- INSTRUCTIONS TO FOLLOW -
In the parliamentary speech below, why did Mr Freeth at first think the member for Lalor was being unduly modest about his knowledge of economics?

Mr FREETH (Forrest) (Minister for the Interior and Minister for Works) . - The honorable member for Lalor (Mr. Pollard) started his speech with becoming modesty, in that he proclaimed he knew little of economics. I must confess that I thought he was being unduly modest, because he put his finger on one of the great problems of this country when he said that export prices tended to come down while costs in Australia tended to rise. Indeed, nobody could quarrel with that diagnosis, which is the Treasurer's own diagnosis of one of our problems. However, the honorable member went on to say that drastic measures were required in order to attack the situation, and thenceforward he completely lived up to his own description of his knowledge of economics as being modest, because he proceeded to make out a case for increased wages. Now, Sir, whatever the rights of the wage-earners may be, there can be no doubt whatsoever that the history of the last twenty years in Australia shows that whenever there has been an increase of wages it has been followed by a period of inflation. The honorable member for Lalor accused this Government of deliberately trying to deprive the wage-earners of their just entitlements. In fact, Sir, during the last eleven years there have been nineteen separate increases in wages given by the Arbitration Court, which this Government upholds.

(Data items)
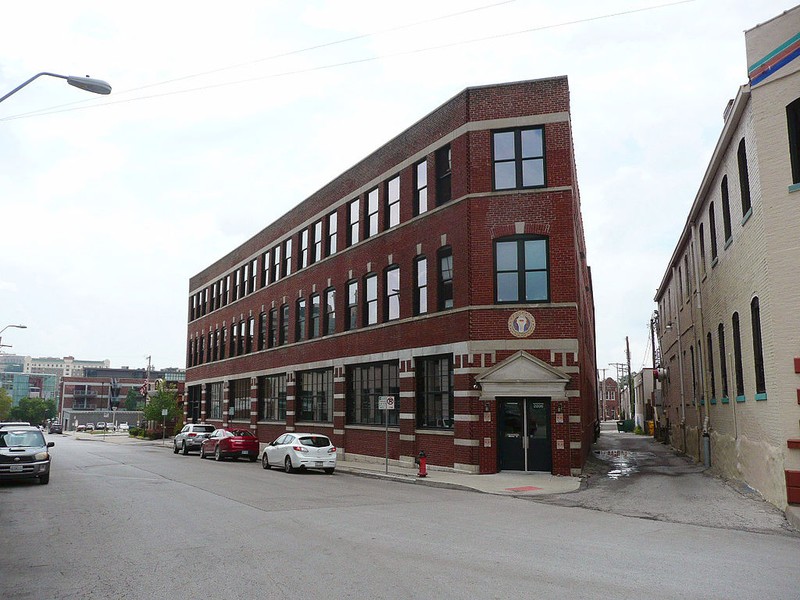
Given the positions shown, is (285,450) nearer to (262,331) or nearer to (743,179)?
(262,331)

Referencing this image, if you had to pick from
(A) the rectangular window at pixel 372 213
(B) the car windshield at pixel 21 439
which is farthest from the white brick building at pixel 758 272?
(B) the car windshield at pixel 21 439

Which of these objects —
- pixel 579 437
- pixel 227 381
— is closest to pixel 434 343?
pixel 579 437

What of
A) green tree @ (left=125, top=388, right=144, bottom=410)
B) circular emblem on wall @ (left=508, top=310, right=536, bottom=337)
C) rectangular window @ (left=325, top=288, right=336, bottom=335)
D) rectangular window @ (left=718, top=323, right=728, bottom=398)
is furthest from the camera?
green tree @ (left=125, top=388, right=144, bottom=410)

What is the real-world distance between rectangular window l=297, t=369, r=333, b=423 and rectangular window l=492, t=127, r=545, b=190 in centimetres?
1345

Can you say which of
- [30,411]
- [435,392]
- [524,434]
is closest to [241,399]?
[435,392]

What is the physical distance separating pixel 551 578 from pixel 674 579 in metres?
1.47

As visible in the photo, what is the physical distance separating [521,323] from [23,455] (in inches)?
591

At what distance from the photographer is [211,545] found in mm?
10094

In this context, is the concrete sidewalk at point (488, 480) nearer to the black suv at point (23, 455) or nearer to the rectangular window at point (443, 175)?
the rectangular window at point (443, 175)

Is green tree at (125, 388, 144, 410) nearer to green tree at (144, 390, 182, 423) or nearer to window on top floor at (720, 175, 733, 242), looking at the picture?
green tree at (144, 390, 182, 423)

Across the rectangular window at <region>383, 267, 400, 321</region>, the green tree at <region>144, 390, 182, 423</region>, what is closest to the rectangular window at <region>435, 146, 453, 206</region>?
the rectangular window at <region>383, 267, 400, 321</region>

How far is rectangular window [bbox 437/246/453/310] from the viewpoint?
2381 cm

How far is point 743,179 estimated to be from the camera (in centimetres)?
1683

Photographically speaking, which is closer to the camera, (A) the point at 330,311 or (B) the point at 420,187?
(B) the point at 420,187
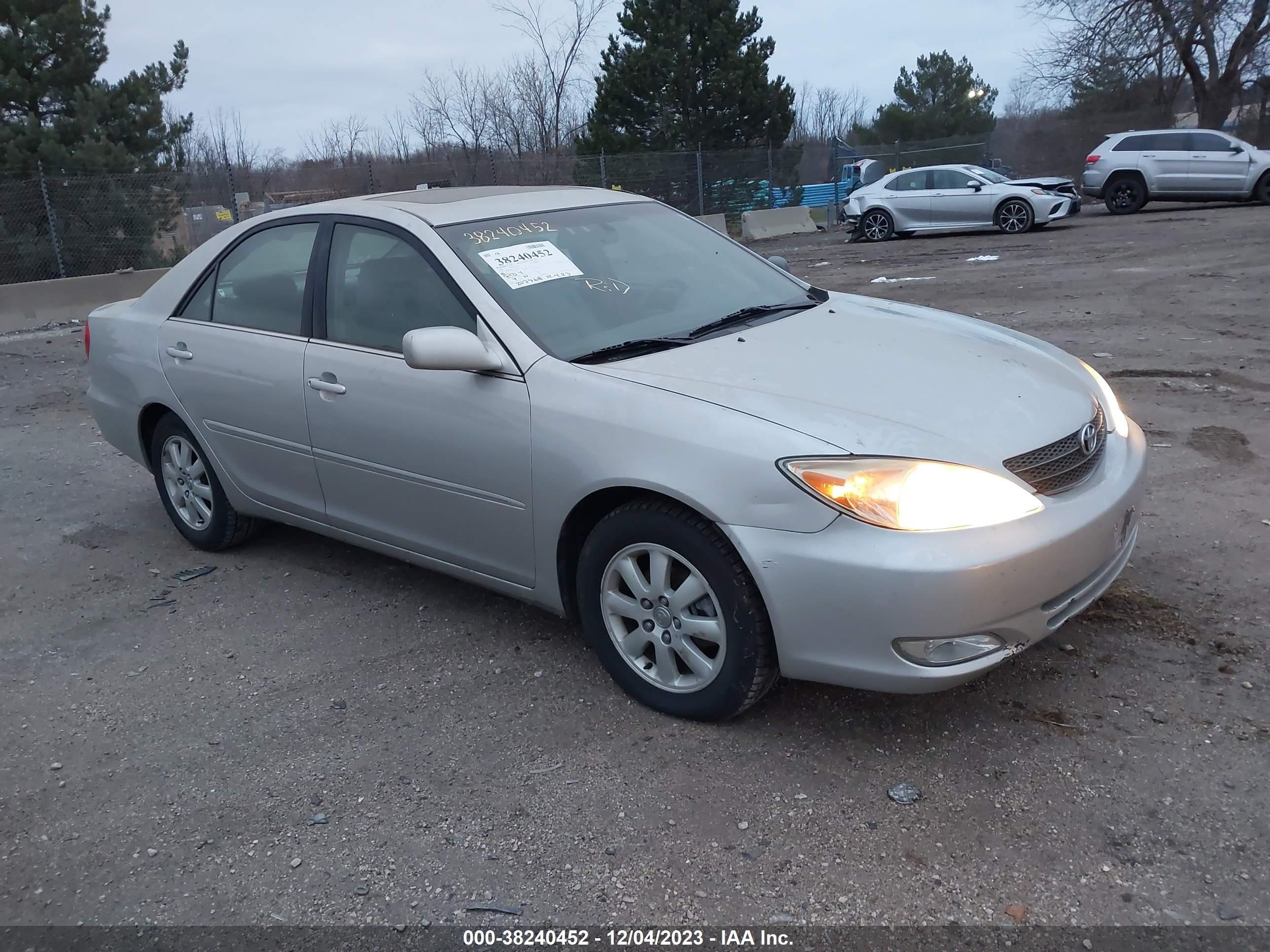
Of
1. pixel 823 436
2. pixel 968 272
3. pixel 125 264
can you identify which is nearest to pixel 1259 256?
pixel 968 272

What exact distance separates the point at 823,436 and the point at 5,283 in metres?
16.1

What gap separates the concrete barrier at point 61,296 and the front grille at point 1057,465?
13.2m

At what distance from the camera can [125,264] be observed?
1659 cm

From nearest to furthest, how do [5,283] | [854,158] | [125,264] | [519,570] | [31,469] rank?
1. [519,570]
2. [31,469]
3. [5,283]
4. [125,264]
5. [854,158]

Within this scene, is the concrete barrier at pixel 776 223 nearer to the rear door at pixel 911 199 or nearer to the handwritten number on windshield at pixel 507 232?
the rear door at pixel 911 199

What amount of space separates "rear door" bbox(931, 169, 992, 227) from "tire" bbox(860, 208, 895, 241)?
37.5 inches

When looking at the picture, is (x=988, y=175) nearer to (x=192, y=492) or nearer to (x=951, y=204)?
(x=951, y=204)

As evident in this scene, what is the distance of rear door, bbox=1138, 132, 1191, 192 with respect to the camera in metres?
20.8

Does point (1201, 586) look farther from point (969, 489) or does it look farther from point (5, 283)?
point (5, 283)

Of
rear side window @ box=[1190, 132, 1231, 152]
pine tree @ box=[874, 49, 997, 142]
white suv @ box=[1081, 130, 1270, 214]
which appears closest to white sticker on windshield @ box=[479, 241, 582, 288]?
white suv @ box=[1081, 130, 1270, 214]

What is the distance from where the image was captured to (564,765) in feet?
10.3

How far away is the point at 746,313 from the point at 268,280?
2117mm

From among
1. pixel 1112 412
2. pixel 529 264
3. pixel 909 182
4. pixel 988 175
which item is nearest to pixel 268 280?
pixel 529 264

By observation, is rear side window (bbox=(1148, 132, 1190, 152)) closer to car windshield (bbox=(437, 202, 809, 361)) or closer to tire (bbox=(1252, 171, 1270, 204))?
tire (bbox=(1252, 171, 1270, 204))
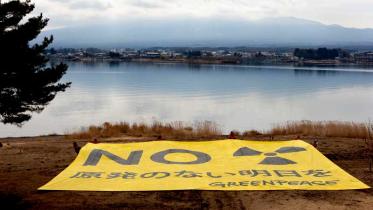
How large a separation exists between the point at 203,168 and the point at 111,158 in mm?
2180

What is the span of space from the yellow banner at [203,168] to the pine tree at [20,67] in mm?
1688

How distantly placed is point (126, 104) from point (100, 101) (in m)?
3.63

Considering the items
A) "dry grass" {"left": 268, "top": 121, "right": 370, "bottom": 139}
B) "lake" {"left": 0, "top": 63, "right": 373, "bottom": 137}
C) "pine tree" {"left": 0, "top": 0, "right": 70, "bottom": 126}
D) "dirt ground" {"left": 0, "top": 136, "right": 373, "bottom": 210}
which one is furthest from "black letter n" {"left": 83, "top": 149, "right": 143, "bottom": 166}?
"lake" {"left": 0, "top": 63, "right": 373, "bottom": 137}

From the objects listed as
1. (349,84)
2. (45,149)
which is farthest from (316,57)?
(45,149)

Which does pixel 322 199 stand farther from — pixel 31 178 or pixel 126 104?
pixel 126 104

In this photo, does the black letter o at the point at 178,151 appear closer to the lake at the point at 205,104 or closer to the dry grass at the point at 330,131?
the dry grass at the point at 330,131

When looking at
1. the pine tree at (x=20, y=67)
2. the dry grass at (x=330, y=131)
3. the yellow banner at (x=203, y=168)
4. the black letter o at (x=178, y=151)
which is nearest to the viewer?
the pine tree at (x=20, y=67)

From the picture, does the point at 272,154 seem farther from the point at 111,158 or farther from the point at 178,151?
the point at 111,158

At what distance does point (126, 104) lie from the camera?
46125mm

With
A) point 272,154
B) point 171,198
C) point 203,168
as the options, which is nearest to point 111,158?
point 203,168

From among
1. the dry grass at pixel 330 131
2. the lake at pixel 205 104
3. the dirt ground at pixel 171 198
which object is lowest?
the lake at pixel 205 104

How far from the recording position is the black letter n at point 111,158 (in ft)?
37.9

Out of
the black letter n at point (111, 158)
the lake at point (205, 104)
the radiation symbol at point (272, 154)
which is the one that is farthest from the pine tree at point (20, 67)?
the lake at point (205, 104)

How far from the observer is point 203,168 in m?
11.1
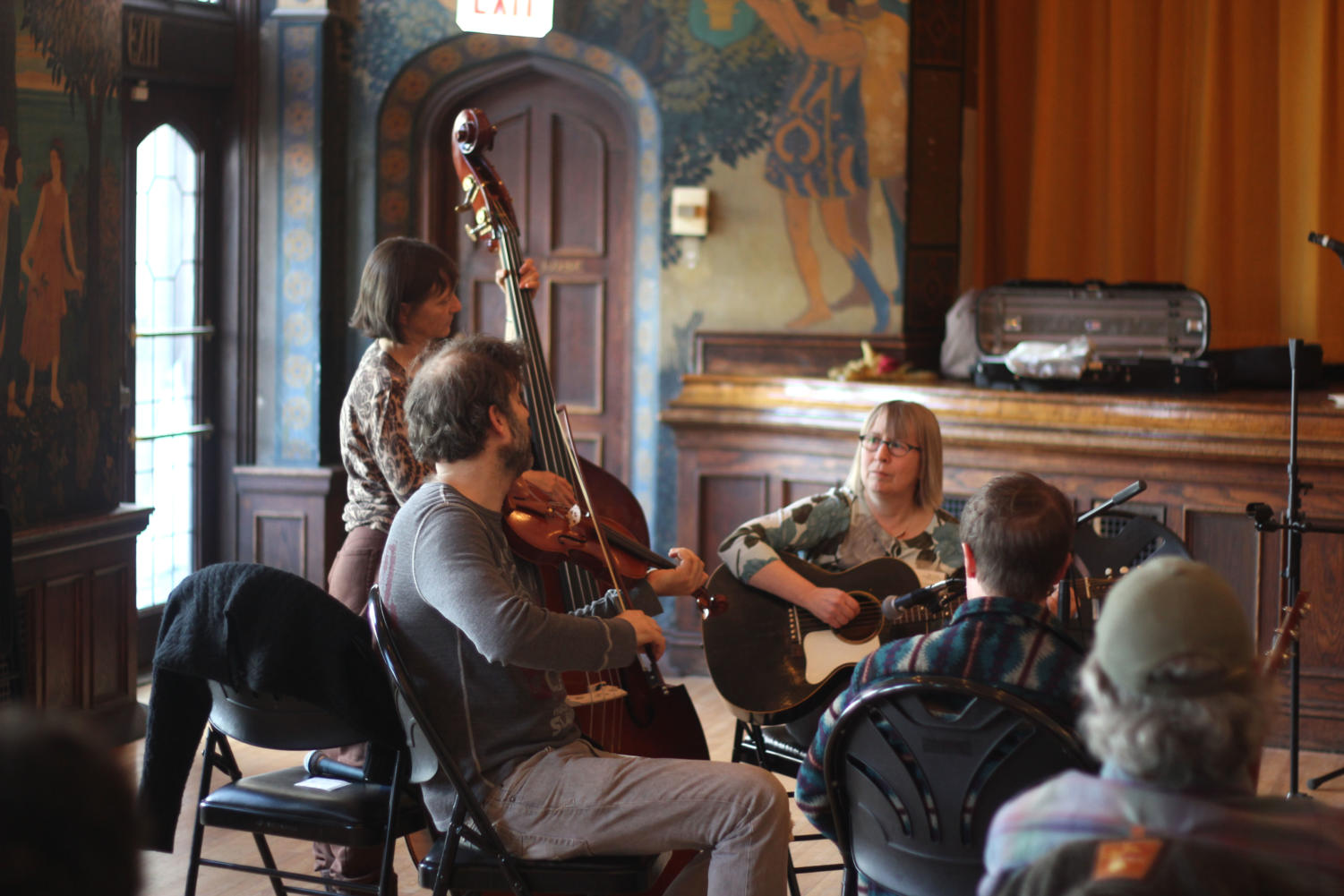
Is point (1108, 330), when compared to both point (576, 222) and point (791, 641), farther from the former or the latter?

- WRITTEN ANSWER -
He thought so because the member for Lalor identified one of the country's great problems: export prices tended to fall while costs in Australia tended to rise. Freeth said no one could dispute this diagnosis, which was also the Treasurer's own.